Tom Blyth as Coriolanus Snow and Rachel Zegler as Lucy Gray Baird in “The Hunger Games: The Ballad of Songbirds and Snakes.”

“The Hunger Games” prequel film “Ballad of Songbirds and Snakes” poses common philosophical questions and answers them in a compelling way that left me hungry for more.

How thin is the line between man and animal? How thin is the one between right and wrong? When have we crossed too far and are no longer redeemable?

These are the questions addressed throughout the film. The main focus is the moral downfall of Coriolanus Snow, the future dictator of Panem.

From the beginning of the story, we know his outcome. What makes this story so enthralling is watching his downfall and potentially understanding how someone becomes as cruel and vindictive as Snow later is.

Viewers first see Snow as a small child during the civil war, fearing for his life. In the first part of the film, “The Mentor,” viewers see him desperate to keep his family afloat by earning the Plinth Prize money.

This innate need for survival led him to throw himself at his tribute, Lucy Gray, and in turn, fall in love with her. This love, though, and his friendship with Sejanus ultimately leads to his downfall.

In a further attempt to earn the Plinth Prize, Snow is forced to pull Sejanus from the arena as he mourns his fallen friend from District 2. After Snow kills one of the tributes, his “humanity is undressed,” as described by Dr. Gaul when she explains the thin line between humanity and beastliness later in the movie.

Viewers begin to see this humanistic and moral undoing. After this first kill, Snow tells Tigris killing the tribute felt powerful.

He then risks it all by ensuring Lucy Gray’s survival in the arena. This endangers his family, his standing in society and himself. This can been seen as a selfless act of love, but I believe it is something more animalistic — his impulsiveness.

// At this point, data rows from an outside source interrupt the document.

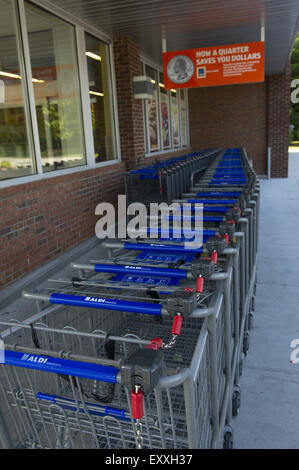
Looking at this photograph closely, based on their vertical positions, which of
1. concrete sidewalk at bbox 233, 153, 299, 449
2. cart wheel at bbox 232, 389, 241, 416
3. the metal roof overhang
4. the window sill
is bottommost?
concrete sidewalk at bbox 233, 153, 299, 449

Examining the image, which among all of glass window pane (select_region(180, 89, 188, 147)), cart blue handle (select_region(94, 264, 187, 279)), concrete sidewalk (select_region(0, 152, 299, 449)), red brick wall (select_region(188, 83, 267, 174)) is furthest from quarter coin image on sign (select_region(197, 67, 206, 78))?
red brick wall (select_region(188, 83, 267, 174))

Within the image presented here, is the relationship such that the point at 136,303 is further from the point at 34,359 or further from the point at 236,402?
the point at 236,402

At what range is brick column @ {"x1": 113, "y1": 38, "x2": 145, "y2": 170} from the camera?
7730mm

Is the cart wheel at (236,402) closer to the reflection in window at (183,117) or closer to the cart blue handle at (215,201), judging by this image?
the cart blue handle at (215,201)

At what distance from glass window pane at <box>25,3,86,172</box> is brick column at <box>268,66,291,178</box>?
33.4 feet

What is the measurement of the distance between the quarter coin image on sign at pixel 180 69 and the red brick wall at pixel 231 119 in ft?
27.6

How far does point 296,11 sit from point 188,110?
9.13 meters

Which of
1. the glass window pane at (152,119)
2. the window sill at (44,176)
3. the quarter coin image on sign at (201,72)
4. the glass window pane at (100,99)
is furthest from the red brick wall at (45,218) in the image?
the glass window pane at (152,119)

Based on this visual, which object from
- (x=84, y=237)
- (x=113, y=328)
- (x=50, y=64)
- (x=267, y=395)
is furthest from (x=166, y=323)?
(x=50, y=64)

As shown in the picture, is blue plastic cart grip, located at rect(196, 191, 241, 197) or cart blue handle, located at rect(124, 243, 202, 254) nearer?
cart blue handle, located at rect(124, 243, 202, 254)

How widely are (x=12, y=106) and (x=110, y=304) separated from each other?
3.89 meters

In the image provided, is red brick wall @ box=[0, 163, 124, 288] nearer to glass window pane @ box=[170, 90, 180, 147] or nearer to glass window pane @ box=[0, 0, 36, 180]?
glass window pane @ box=[0, 0, 36, 180]

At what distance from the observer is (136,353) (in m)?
1.29

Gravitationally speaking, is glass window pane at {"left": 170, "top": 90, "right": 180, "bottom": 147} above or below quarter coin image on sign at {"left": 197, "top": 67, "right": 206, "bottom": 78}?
below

After he is caught cheating the games, he finds his way to District 12 and back into the arms of the girl he loves. At this point in the film, there is a chance for him to remain “pure as the driven snow,” as Lucy sings in her song, but his perceived need to protect Sejanus and Lucy Gray leads to his second kill, Mayfair Lipp.

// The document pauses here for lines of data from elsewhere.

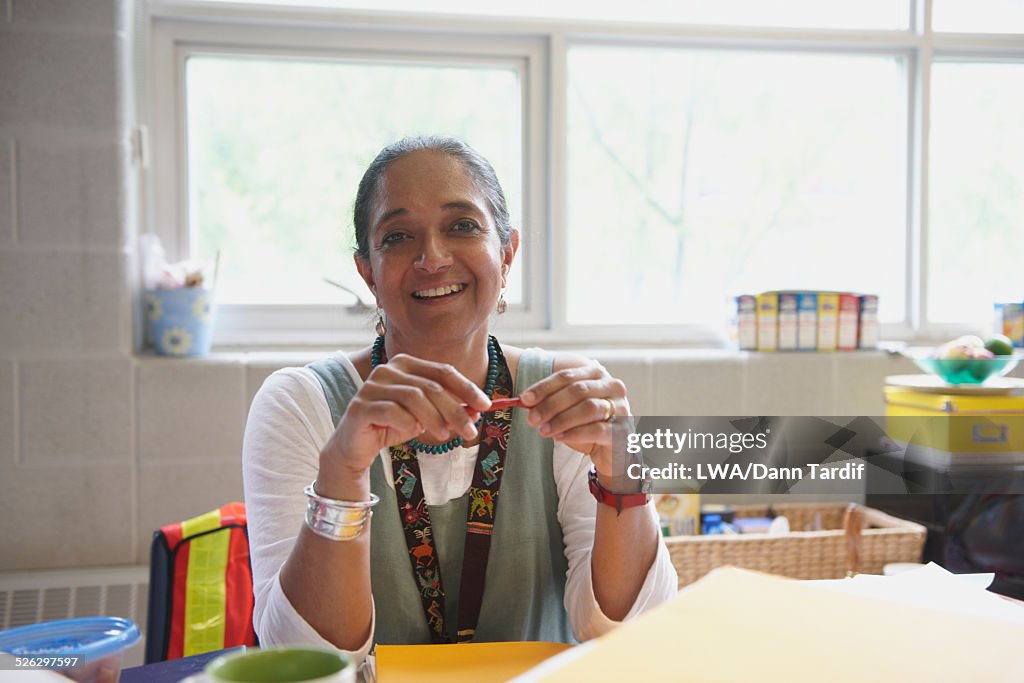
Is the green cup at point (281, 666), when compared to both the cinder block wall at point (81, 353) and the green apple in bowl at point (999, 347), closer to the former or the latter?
the cinder block wall at point (81, 353)

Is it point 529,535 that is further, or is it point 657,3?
point 657,3

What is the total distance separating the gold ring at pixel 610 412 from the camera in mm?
982

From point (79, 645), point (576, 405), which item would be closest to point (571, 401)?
point (576, 405)

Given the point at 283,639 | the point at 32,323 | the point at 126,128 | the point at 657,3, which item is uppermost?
the point at 657,3

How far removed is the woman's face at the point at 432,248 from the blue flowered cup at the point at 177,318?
1.20m

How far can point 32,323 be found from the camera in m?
2.18

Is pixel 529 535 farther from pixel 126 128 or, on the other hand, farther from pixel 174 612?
pixel 126 128

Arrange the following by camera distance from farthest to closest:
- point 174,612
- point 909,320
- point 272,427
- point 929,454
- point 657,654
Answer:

Snow spirals further, attempting to survive by betraying his only friend, Sejanus and getting him killed.

After this, Lucy Gray and Snow intend to run away together. This provides Snow the chance to wash away his sins and start a new life once again. Though again, he chooses the wrong path to ensure his own survival.

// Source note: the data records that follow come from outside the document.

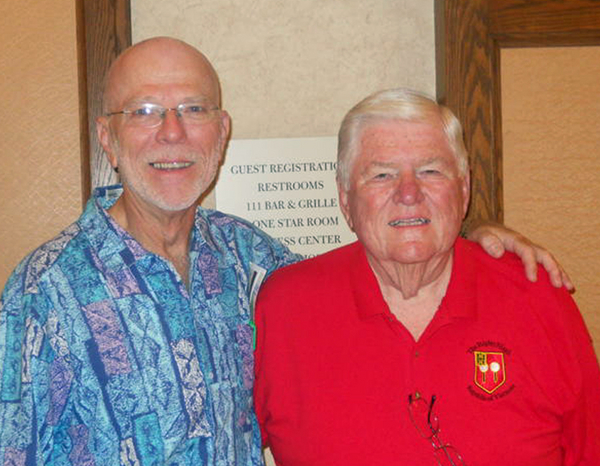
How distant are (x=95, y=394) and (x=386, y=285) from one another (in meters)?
0.80

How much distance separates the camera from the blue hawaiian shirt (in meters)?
1.45

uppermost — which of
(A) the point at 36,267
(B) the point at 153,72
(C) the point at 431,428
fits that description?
(B) the point at 153,72

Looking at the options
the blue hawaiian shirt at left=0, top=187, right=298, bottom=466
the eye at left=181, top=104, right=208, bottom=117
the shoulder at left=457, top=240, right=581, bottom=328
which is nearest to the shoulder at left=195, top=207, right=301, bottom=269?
the blue hawaiian shirt at left=0, top=187, right=298, bottom=466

By the end of this film we see his humanity fully undressed when he kills Casca Highbottom as a form of self preservation despite Highbottom not being an immediate threat.

After each kill we see his humanity dissipate until he becomes the man the audience knows in the original Hunger Games series — self serving, inhumane and ruthless.

I finished the film wondering: How far have we fallen? Is life in Panem possible in real life?

As a society, are we really that different?